> **EXERCISE AIM**
Your task is to show every line in the listing below that includes "server".

> **SOURCE DATA**
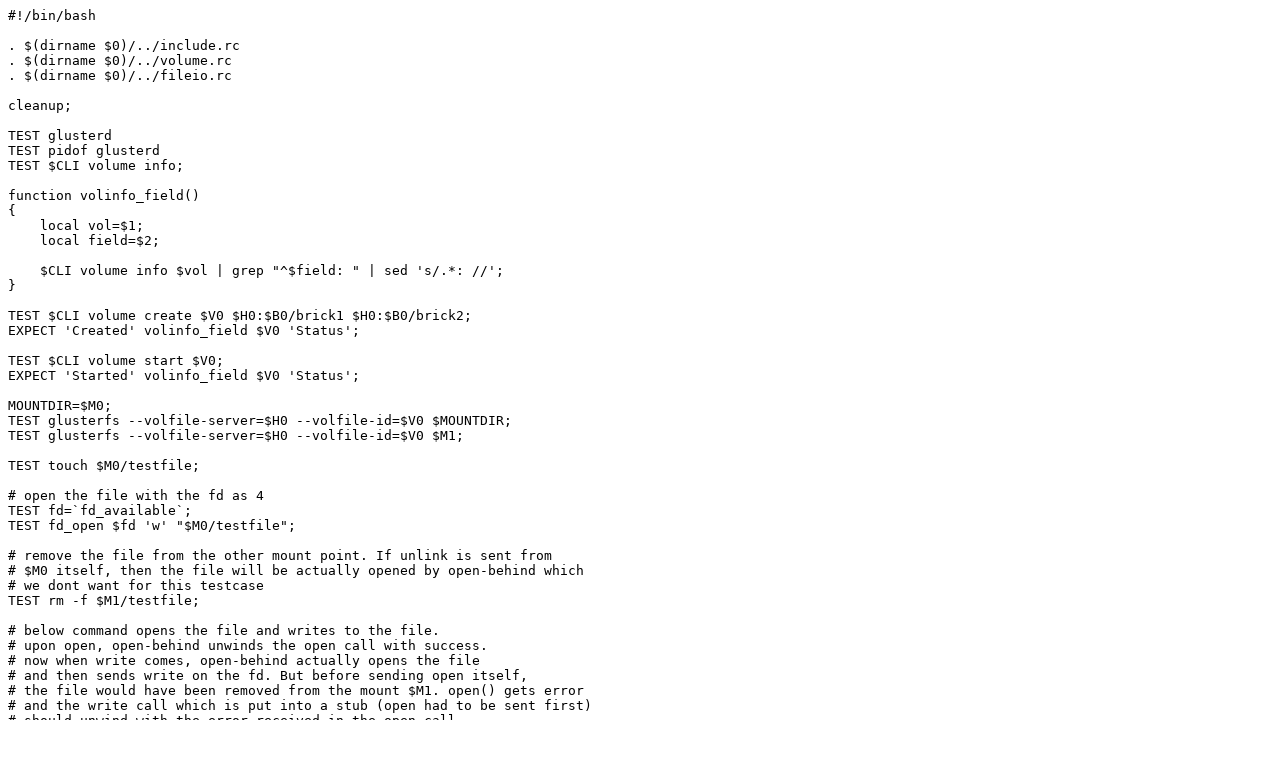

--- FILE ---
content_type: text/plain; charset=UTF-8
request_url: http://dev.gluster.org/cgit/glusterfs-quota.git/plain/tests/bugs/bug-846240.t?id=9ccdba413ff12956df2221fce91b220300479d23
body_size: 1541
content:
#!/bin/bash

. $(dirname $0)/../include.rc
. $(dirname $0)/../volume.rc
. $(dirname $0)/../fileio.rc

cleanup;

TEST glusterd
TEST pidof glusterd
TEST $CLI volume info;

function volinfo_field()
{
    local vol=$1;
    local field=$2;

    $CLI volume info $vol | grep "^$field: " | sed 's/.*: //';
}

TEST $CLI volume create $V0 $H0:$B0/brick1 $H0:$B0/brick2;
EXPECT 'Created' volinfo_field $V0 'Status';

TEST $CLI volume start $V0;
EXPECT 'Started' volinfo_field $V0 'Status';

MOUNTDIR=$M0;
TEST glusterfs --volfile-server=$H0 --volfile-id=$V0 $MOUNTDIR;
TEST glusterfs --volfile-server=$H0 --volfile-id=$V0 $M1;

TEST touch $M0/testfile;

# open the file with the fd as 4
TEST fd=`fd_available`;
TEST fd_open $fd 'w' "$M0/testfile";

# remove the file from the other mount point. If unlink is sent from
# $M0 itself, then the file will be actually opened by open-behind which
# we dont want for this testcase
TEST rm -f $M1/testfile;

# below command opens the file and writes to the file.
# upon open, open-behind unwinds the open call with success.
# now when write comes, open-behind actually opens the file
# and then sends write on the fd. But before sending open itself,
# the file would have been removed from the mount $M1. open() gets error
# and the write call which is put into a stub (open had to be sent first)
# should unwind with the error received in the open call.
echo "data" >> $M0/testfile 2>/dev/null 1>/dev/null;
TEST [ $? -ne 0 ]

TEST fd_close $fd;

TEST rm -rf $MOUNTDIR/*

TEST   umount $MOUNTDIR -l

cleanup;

> **TASK RESULT**
TEST glusterfs --volfile-server=$H0 --volfile-id=$V0 $MOUNTDIR;
TEST glusterfs --volfile-server=$H0 --volfile-id=$V0 $M1;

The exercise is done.